J’aurais aujourd’hui trois propositions à faire à l’Assemblée: tout en remerciant le travail des Nations Unie en particulier en faveur de la paix, je souhaiterais d’abord demander à l’Assemblée plénière qu’elle se penche sur le sort des personnes âgées et des enfants, éléments les plus fragiles au milieu des conflits actuels.  D’autre part, tous les participants de la table ronde sur le vieillissement en milieu rural que j’ai présidée hier ont demandé d’agir concernant le vieillissement rural.  Les zones rurales présentent en effet des chances très différentes de bien vieillir.  Il faut aussi s’occuper du vieillissement des femmes dans les pays en développement.  Enfin, pour mieux connaître l’impact des résolutions des Nations Unies sur le terrain, ce qui est parfois difficile, et parce qu’il faudra juger de l’impact des résultats prises à Madrid, la FIAPA propose la mise en place d’un Observatoire du vieillissement dans le monde.  Sous l’égide de l’ONU, la FIAPA et d’autres associations en contact direct avec les aînés sur le terrain sont en mesure de savoir si les recommandations des Nations Unies leur sont parvenues, si elles ont été appliquées et quels en ont été les effets.  Ce sera un suivi permanent et actualisé des besoins des aînés.  Ce souhait a déjà été présenté au Conseil économique et social


M. JAMES F. MORGAN, Président de l’International Federation for Family Development (IFFD) : Notre association a pour objectif, depuis 25 ans, de développer des programmes qui visent à instaurer un vrai dialogue au sein des familles, entre les mères, les pères et les enfants et avec les grands-parents.  Ces derniers représentent une encyclopédie de connaissances et une source infinie d’amour.  Ils contribuent à la santé et au bonheur de familles.  La confiance des enfants en eux-mêmes, lorsqu’ils sont impliqués dans un dialogue intergénérationnel, augmente en même temps que leur sens de l’histoire. 

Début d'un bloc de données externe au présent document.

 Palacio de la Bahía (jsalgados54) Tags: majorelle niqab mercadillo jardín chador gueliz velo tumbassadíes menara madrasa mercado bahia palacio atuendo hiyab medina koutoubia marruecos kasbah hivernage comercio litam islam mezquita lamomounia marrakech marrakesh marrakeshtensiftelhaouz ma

Cette Assemblée sur le vieillissement offre l’occasion d’analyser le rôle des grands-parents et leur contribution à la famille et aux communautés.  Afin de respecter pleinement les personnes âgées, les différents systèmes de santé devraient en outre chercher à réduire la souffrance humaine.  Les programmes en faveur des enfants doivent également reconnaître la famille comme acteur principal de la société.  La famille, les parents, les grands-parents peuvent contribuer à la sagesse des enfants.  Le document final de cette session devrait par conséquent reconnaître l’importance du rôle de la famille, y compris celui des grands-parents et ce, pour le salut de l’enfant.